II- Os Réus nas fracções "A", "B" e "C" rés-do-chão e
1. andar, com a escola de música e aparelhagem sonora, vêm produzindo ruído que pela sua frequência e intensidade ultrapassam a normalidade, incomodando todos quanto residem no prédio e têm de descansar, como acontece com os Autores, mormente o Autor Jaime, pessoa doente e nervosa que se tem visto na necessidade de sair de sua casa para repousar.
III- Assim, são responsáveis pelos factos ilícitos praticados, com a obrigação de indemnizar os Autores, pois teem agido com culpa e causado danos morais, violando o seu direito ao repouso e tranquilidade.

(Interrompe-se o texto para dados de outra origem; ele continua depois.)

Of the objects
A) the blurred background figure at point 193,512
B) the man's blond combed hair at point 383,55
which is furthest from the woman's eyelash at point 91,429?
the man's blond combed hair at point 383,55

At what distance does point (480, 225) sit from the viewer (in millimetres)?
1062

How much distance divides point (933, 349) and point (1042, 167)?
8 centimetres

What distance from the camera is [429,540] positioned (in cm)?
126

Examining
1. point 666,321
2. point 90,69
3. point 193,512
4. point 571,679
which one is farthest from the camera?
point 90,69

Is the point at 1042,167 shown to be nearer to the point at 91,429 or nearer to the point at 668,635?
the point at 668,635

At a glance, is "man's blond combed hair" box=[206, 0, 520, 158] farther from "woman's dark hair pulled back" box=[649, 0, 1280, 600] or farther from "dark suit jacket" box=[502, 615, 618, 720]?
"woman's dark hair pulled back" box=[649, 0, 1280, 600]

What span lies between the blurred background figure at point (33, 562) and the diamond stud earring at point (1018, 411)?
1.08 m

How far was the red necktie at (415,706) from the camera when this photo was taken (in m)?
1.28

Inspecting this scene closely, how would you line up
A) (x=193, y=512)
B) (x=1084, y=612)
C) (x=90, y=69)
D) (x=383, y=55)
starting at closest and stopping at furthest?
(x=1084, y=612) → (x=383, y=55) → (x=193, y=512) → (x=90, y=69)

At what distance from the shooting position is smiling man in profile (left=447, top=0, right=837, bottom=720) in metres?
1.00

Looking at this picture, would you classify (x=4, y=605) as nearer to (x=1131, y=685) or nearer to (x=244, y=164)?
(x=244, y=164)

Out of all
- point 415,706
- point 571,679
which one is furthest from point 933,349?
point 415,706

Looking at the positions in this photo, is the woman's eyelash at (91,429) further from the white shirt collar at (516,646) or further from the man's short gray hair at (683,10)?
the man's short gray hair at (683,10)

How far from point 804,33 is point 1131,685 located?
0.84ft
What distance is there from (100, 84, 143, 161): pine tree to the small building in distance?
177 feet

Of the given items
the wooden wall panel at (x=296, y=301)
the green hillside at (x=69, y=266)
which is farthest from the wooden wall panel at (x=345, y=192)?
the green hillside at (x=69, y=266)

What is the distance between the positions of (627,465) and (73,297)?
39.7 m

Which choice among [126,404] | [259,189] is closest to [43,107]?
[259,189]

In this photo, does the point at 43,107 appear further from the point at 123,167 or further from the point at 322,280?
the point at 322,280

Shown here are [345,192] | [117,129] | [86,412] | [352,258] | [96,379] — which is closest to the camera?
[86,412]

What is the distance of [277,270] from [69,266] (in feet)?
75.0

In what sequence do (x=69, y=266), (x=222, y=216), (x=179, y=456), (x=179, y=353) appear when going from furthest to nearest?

IV- Os danos morais têm de ser determinados equitativamente e medir-se por um padrão objectivo e realista, em relação a cada caso, para compensar a gravidade e extensão dos prejuízos, sendo graves os sofridos pelos Autores, mas dado o que os Réus teem feito para atenuar os seus efeitos há que tomar isso em consideração, diminuindo um pouco a indemnização fixada.
V- Na Relação, como matéria de facto, concluiu-se que o funcionamento da escola de música e dança na fracção "B" não podia considerar-se como uso para fim diverso daquele a que se destinava - loja ou oficina - não se mostrando violado na alínea c) do n. 2 do artigo 1422 do Código Civil.